Ivins starts by talking about the craftsmanship of things and what schools are teaching.  I like how he continues to go back to compare the craft to music. How people don't necessarily write the music but they can play it, just like in art. We are taught a certain technique and suppose to mimic it. There is nothing we make that hasn't been made before. Ornament's however, are made from men who have the greatest popular fame as engravers and etchers of pictorial prints, their ornaments are  "original" or variations or just mostly copies. Most ornaments are made by man, learned in the different crafts they were working in, their designs however were more for the purpose of letting it be engraved by other hands.
 But the earliest  most influential ornament, was designed by painters because the decoration on the flat surface was copied by engravers and draftsmen and it spread broadcast through the community. But that changed and then from time to time new decorative elements would appear an they were utilized and adapted  by the designers . This has lasted till present day, the great succeeding styles in any class of "work of art" being most instances either initiated or disseminated by the specialized designers. The several great styles of the English eighteenth century are not even known after the actual makers, but by the names on the pattern books.

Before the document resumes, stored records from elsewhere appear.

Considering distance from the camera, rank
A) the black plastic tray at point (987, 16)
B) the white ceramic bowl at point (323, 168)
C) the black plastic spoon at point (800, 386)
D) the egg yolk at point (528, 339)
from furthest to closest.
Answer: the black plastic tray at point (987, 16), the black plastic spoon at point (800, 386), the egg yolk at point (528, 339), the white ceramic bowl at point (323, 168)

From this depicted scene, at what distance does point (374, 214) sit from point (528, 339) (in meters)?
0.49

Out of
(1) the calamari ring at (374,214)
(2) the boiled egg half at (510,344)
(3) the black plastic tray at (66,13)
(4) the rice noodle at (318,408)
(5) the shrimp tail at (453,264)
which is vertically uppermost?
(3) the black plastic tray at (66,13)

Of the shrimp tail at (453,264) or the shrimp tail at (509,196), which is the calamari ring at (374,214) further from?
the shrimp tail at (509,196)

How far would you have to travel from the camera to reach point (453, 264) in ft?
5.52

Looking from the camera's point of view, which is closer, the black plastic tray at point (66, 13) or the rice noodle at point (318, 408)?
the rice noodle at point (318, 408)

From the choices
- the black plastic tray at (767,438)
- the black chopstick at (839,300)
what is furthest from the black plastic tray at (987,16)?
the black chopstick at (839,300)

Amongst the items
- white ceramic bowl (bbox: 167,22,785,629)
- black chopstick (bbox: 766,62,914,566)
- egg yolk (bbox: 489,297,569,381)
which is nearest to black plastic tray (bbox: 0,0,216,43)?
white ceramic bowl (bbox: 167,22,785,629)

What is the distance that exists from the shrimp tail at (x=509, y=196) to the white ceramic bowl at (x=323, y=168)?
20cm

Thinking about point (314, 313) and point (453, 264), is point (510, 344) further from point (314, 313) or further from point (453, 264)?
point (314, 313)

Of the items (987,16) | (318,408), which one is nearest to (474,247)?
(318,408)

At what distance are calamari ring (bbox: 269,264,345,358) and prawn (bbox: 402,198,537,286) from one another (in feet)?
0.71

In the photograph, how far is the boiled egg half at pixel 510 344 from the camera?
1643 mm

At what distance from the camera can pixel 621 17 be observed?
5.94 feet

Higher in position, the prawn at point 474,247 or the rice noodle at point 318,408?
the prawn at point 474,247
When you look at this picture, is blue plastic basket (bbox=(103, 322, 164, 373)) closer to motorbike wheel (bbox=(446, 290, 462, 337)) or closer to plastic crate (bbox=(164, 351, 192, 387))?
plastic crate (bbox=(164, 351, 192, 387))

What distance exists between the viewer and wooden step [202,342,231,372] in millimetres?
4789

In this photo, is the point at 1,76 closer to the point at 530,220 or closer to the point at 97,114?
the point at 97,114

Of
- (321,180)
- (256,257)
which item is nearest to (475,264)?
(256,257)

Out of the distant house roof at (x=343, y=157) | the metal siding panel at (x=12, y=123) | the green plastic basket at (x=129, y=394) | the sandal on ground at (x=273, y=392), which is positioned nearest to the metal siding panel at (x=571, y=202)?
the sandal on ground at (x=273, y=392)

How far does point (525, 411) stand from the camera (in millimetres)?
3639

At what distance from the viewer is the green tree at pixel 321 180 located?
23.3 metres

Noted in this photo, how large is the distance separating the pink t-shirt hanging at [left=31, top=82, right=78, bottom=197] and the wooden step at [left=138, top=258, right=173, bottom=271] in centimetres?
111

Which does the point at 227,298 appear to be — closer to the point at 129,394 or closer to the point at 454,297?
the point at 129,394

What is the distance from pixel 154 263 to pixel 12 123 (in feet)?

 My favorite section of this reading is when they said "The museums here for a generation have been aware that the whole of art is not to be found in sculpture and painting, and most  important and valuable collections of furniture, woodwork, pottery, plate, and textiles have been formed at many places, notably at the Metropolitan Museum, the collections of which have been made extraordinarily rich through the generosity of the late J. Pierpont Morgan and his son. These collections are having a most gratifying effect upon the prevailing standards of craftsmanship in this country," I like how this has an effect on people because there is such a craft and skill to make furniture, woodwork, pottery, plate, and textiles.
 I agree with the author when he says ", it would seem as though the development of design in this country must of necessity fall behind the development of craftsmanship until such time as those collections are supplemented in our public institutions by collections of the drawings, prints, and book decorations made by the great masters of ornament, and the public is taught their use and value" I think it is very important for everyone to learn about the masters who have just been forgotten but techniques and crafts and designs are still used.